- Set task -
Please reproduce the passage below on falling buy-to-let returns for landlords, word for word and in full.

- Extract provided -
*****
According to a study by Finder, a personal finance website, annual returns for landlords taking out new BTL mortgages have dropped by a staggering 45% compared to April 2020.

This dramatic fall is, the platform says, down to soaring mortgage rates, which currently stand at 4.73% for the average two-year buy to let product (at 75% LTV).

The findings underline growing concerns about a shrinking pool of rental properties as landlords increasingly leave the private rented sector (PRS).

‘Buy to let market has been stagnating’

Liz Edwards, a money expert at the firm, said: “The buy to let market has been stagnating over the past couple of years as rising interest rates have made it less profitable for landlords.

“We are now seeing the worrying effects this is having on an already competitive rental market, leaving renters with fewer options and pushing prices higher and higher.”

She added: “Record high UK rent inflation of 9.2% was seen in March this year and, while this is slowly beginning to ease, it remains worryingly high.

“This new government needs to tackle the rental crisis head-on as rents continue to climb and the number of available rental properties remains well below what is needed to meet demand.”

Estimate a landlord’s potential returns

The research by Finder compared historical buy to let mortgage rates, house prices and rental income to estimate a landlord’s potential returns.

The analysis revealed that a landlord who secured a two-year fixed-rate BTL mortgage in April 2020 for the average property – worth £230,318 – could expect a monthly return of £776 after covering mortgage interest.

This equates to a total annual return of £9,309, assuming full occupancy.
*****
- Entries -
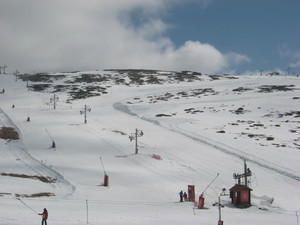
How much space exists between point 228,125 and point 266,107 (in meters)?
26.9

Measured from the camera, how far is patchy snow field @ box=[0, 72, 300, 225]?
3884cm

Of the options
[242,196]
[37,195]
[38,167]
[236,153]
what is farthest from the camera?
[236,153]

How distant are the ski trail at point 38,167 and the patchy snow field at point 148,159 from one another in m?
0.11

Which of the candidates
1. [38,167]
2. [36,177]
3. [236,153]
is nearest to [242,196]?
[36,177]

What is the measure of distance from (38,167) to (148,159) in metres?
16.0

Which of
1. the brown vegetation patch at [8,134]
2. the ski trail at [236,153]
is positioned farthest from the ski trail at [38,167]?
the ski trail at [236,153]

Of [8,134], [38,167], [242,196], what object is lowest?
[242,196]

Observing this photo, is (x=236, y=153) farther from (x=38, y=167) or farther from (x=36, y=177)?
(x=36, y=177)

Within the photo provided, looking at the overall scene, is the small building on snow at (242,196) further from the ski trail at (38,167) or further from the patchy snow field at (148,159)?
the ski trail at (38,167)

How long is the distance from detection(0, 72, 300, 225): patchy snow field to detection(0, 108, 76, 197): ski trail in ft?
0.35

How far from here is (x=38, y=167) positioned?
188 feet

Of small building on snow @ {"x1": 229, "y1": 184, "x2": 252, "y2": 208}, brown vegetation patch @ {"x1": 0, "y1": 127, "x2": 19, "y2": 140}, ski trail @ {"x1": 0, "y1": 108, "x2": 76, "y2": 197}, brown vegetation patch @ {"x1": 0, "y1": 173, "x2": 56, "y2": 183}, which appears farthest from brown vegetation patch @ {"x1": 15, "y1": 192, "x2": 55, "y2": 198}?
brown vegetation patch @ {"x1": 0, "y1": 127, "x2": 19, "y2": 140}

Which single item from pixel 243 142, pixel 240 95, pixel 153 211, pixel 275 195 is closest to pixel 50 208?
pixel 153 211

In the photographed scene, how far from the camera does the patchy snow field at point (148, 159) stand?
127 ft
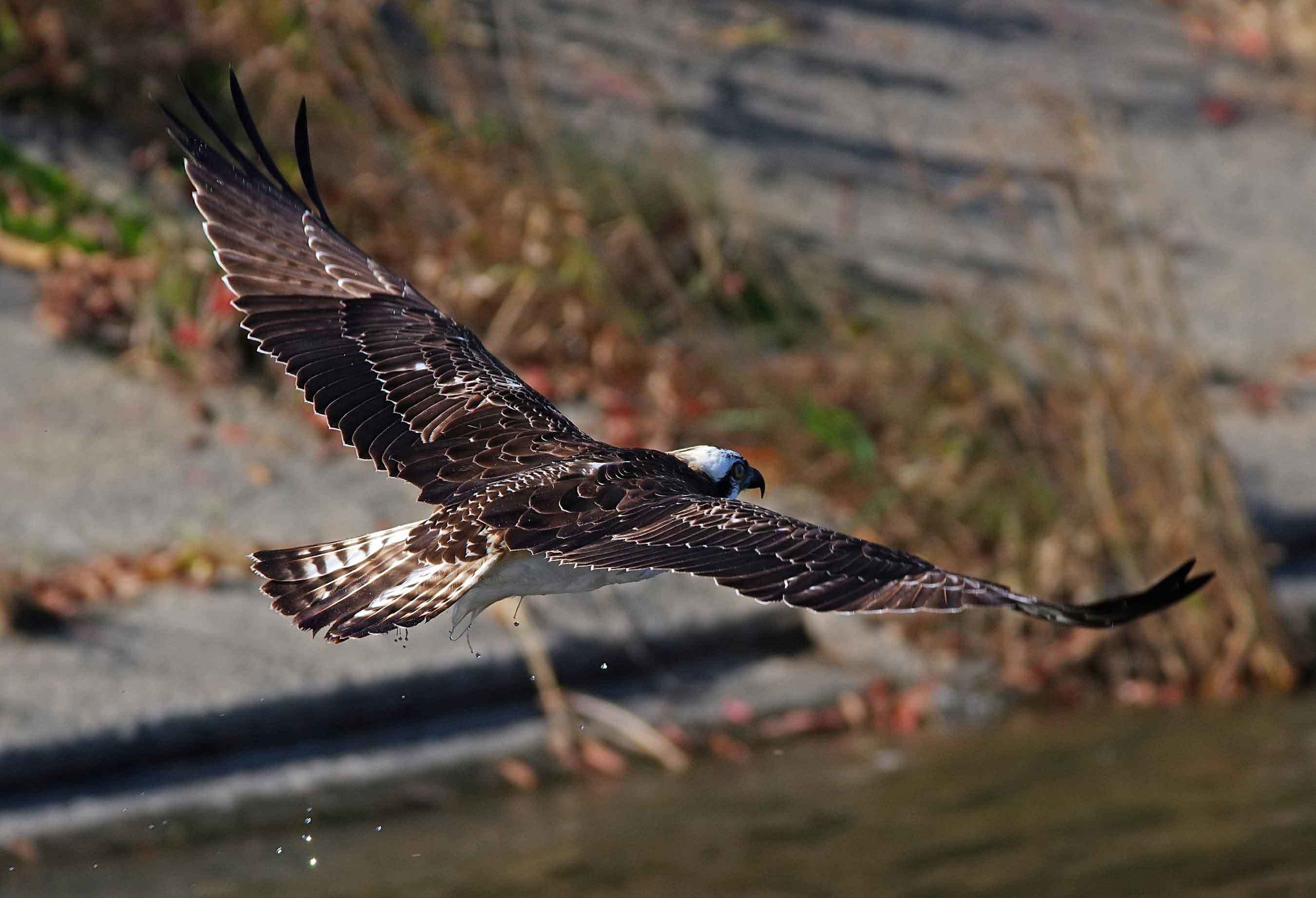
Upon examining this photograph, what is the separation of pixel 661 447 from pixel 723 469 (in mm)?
2559

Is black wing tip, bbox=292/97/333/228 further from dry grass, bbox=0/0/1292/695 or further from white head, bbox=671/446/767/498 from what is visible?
dry grass, bbox=0/0/1292/695

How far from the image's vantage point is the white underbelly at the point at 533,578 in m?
3.74

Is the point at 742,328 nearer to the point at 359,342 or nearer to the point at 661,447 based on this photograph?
the point at 661,447

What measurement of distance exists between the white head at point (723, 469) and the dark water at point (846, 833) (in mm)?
1222

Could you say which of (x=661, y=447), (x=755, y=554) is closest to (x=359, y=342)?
(x=755, y=554)

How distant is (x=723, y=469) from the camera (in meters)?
4.11


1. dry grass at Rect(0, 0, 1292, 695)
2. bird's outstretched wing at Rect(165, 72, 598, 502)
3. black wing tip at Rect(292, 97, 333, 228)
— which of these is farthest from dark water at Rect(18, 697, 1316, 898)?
black wing tip at Rect(292, 97, 333, 228)

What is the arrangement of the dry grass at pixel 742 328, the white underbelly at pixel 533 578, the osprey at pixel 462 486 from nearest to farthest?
1. the osprey at pixel 462 486
2. the white underbelly at pixel 533 578
3. the dry grass at pixel 742 328

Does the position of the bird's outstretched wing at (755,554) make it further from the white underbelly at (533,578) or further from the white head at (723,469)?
the white head at (723,469)

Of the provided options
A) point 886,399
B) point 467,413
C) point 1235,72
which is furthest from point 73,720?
point 1235,72

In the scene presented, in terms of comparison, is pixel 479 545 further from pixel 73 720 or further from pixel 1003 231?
pixel 1003 231

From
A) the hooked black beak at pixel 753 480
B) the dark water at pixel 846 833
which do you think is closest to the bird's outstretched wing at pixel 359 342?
the hooked black beak at pixel 753 480

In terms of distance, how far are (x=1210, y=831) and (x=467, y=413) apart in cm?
241

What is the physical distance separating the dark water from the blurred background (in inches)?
0.8
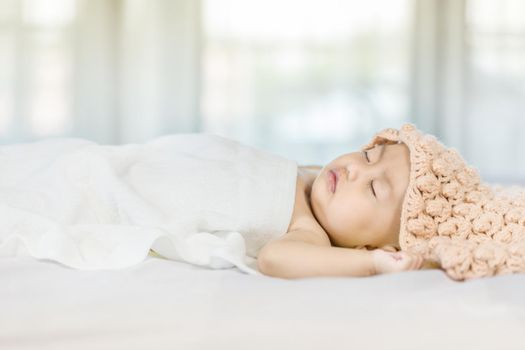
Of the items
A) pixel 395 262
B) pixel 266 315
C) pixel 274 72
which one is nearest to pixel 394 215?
pixel 395 262

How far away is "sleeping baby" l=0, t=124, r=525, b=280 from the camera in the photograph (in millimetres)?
1376

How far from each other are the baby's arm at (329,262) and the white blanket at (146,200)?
0.09 metres

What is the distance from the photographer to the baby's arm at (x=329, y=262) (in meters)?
1.26

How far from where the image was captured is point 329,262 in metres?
1.27

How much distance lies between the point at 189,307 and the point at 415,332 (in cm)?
A: 31

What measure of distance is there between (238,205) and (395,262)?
0.43 metres

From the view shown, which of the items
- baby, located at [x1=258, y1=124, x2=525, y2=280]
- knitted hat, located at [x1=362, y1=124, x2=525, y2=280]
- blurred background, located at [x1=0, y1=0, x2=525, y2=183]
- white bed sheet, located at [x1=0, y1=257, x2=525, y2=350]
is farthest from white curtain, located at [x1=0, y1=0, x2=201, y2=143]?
white bed sheet, located at [x1=0, y1=257, x2=525, y2=350]

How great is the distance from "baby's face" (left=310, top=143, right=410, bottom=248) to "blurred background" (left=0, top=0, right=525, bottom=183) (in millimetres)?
3229

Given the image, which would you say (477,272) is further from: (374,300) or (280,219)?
(280,219)

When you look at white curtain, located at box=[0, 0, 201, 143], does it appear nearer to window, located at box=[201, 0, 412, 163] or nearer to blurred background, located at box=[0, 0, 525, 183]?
blurred background, located at box=[0, 0, 525, 183]

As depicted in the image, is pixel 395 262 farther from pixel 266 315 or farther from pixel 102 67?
pixel 102 67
*****
- Reply to the exercise -
According to a study by Finder, a personal finance website, annual returns for landlords taking out new BTL mortgages have dropped by a staggering 45% compared to April 2020.

This dramatic fall is, the platform says, down to soaring mortgage rates, which currently stand at 4.73% for the average two-year buy to let product (at 75% LTV).

The findings underline growing concerns about a shrinking pool of rental properties as landlords increasingly leave the private rented sector (PRS).

‘Buy to let market has been stagnating’

Liz Edwards, a money expert at the firm, said: “The buy to let market has been stagnating over the past couple of years as rising interest rates have made it less profitable for landlords.

“We are now seeing the worrying effects this is having on an already competitive rental market, leaving renters with fewer options and pushing prices higher and higher.”

She added: “Record high UK rent inflation of 9.2% was seen in March this year and, while this is slowly beginning to ease, it remains worryingly high.

“This new government needs to tackle the rental crisis head-on as rents continue to climb and the number of available rental properties remains well below what is needed to meet demand.”

Estimate a landlord’s potential returns

The research by Finder compared historical buy to let mortgage rates, house prices and rental income to estimate a landlord’s potential returns.

The analysis revealed that a landlord who secured a two-year fixed-rate BTL mortgage in April 2020 for the average property – worth £230,318 – could expect a monthly return of £776 after covering mortgage interest.

This equates to a total annual return of £9,309, assuming full occupancy.